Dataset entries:
▬▬▬▬▬▬▬▬▬▬

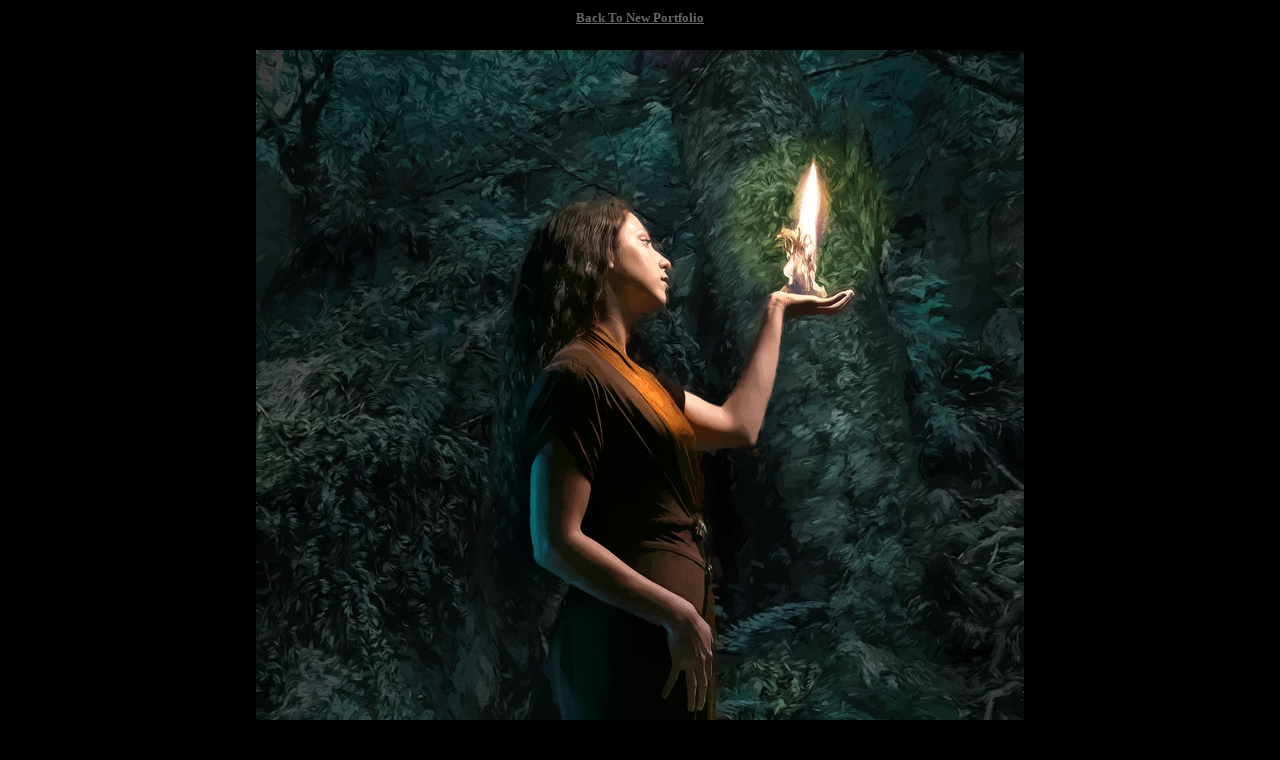

--- FILE ---
content_type: text/html
request_url: http://grimstudios.com/SGrimandowebPage/DreamAFlame.html
body_size: 633
content:
<HTML>  
<HEAD>
		<meta http-equiv="Content-Type" content="text/html; charset=UTF-8">
		<META NAME="GENERATOR" CONTENT="Adobe PageMill 3.0 Mac">
  <TITLE>The Art of the Myth</TITLE>
</HEAD>
<BODY BGCOLOR="#000000" LINK="#666666" TEXT="#666666" vlink="#666633">

<P><CENTER><TABLE WIDTH="1033" HEIGHT="959" BORDER="0" CELLSPACING="2"
CELLPADDING="0">
  <TR>
    <TD width="1029" COLSPAN="2" ROWSPAN="6">
      <H4><CENTER>
								<h5><A HREF="grimstudiosUpdate.html">Back To New Portfolio</A></h5>
</CENTER>
      </H4>
    </TD>
  </TR>
  <TR>
  </TR>
  <TR>
  </TR>
  <TR>
  </TR>
  <TR>
  </TR>
  <TR>
  </TR>
  <TR>
    <TD height="894" COLSPAN="2" align="center" valign="middle"><a href="grimstudiosUpdate.html"><img src="0620Update/DreamAFalme.jpg" width="768" height="1152" align="middle" border="0" naturalsizeflag="3"></a></TD>
  </TR>
  <TR>
    <TD COLSPAN="2"><H4><CENTER>
      <h5><font size="1">Dream a Flame</font><font size="1"> © Scott Grimando<br>
        for information email:<a href="mailto:sgrimando@grimstudios.com"><br>
sgrimando@grimstudios.com</a></font></h5></CENTER></H4>
    </TD>
  </TR>
</TABLE>
</CENTER>

</BODY>
</HTML>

▬▬▬▬▬▬▬▬▬▬

WORK INSTRUCTIONS: Give back all of the entries verbatim, but without pictures.

ANSWER TO THE PROBLEM:
--- FILE ---
content_type: text/html
request_url: http://grimstudios.com/SGrimandowebPage/DreamAFlame.html
body_size: 633
content:
<HTML>  
<HEAD>
		<meta http-equiv="Content-Type" content="text/html; charset=UTF-8">
		<META NAME="GENERATOR" CONTENT="Adobe PageMill 3.0 Mac">
  <TITLE>The Art of the Myth</TITLE>
</HEAD>
<BODY BGCOLOR="#000000" LINK="#666666" TEXT="#666666" vlink="#666633">

<P><CENTER><TABLE WIDTH="1033" HEIGHT="959" BORDER="0" CELLSPACING="2"
CELLPADDING="0">
  <TR>
    <TD width="1029" COLSPAN="2" ROWSPAN="6">
      <H4><CENTER>
								<h5><A HREF="grimstudiosUpdate.html">Back To New Portfolio</A></h5>
</CENTER>
      </H4>
    </TD>
  </TR>
  <TR>
  </TR>
  <TR>
  </TR>
  <TR>
  </TR>
  <TR>
  </TR>
  <TR>
  </TR>
  <TR>
    <TD height="894" COLSPAN="2" align="center" valign="middle"><a href="grimstudiosUpdate.html"><img src="0620Update/DreamAFalme.jpg" width="768" height="1152" align="middle" border="0" naturalsizeflag="3"></a></TD>
  </TR>
  <TR>
    <TD COLSPAN="2"><H4><CENTER>
      <h5><font size="1">Dream a Flame</font><font size="1"> © Scott Grimando<br>
        for information email:<a href="mailto:sgrimando@grimstudios.com"><br>
sgrimando@grimstudios.com</a></font></h5></CENTER></H4>
    </TD>
  </TR>
</TABLE>
</CENTER>

</BODY>
</HTML>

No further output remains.